Segment Start: DATA RECORDS

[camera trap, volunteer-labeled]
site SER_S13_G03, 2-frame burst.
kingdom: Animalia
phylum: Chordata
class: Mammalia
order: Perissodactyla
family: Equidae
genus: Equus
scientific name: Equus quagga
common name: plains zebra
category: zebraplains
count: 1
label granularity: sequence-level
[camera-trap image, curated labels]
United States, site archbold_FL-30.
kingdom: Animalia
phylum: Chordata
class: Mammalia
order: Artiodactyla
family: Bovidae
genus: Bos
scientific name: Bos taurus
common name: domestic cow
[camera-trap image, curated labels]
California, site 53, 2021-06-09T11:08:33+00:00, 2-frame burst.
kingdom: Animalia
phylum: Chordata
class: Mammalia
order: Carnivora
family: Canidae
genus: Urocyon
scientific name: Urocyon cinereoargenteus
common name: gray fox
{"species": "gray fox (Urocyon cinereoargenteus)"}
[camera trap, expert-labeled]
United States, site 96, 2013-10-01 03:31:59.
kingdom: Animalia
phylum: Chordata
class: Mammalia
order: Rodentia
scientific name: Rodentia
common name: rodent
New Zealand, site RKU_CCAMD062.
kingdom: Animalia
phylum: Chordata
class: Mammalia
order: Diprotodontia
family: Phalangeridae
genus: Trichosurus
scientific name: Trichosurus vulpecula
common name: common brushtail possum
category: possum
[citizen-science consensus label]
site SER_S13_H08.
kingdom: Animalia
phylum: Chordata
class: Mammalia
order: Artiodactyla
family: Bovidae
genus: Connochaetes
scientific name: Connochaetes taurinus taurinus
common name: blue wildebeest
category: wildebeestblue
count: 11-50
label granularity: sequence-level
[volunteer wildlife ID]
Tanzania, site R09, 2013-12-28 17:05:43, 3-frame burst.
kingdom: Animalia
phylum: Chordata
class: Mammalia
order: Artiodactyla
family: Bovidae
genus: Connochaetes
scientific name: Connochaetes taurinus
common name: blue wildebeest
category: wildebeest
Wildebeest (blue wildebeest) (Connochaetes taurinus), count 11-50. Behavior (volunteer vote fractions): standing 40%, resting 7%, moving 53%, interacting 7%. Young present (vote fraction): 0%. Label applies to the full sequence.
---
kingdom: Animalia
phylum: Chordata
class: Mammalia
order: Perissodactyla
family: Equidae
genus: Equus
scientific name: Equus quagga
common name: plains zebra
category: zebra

Segment End: DATA RECORDS

ASSIGNMENT -> Among the entries above, copy exactly only the lines starting with the one containing "common name: gray fox" and going through the one containing "category: wildebeestblue", both ends included.

RESPONSE AREA ->
common name: gray fox
{"species": "gray fox (Urocyon cinereoargenteus)"}
[camera trap, expert-labeled]
United States, site 96, 2013-10-01 03:31:59.
kingdom: Animalia
phylum: Chordata
class: Mammalia
order: Rodentia
scientific name: Rodentia
common name: rodent
New Zealand, site RKU_CCAMD062.
kingdom: Animalia
phylum: Chordata
class: Mammalia
order: Diprotodontia
family: Phalangeridae
genus: Trichosurus
scientific name: Trichosurus vulpecula
common name: common brushtail possum
category: possum
[citizen-science consensus label]
site SER_S13_H08.
kingdom: Animalia
phylum: Chordata
class: Mammalia
order: Artiodactyla
family: Bovidae
genus: Connochaetes
scientific name: Connochaetes taurinus taurinus
common name: blue wildebeest
category: wildebeestblue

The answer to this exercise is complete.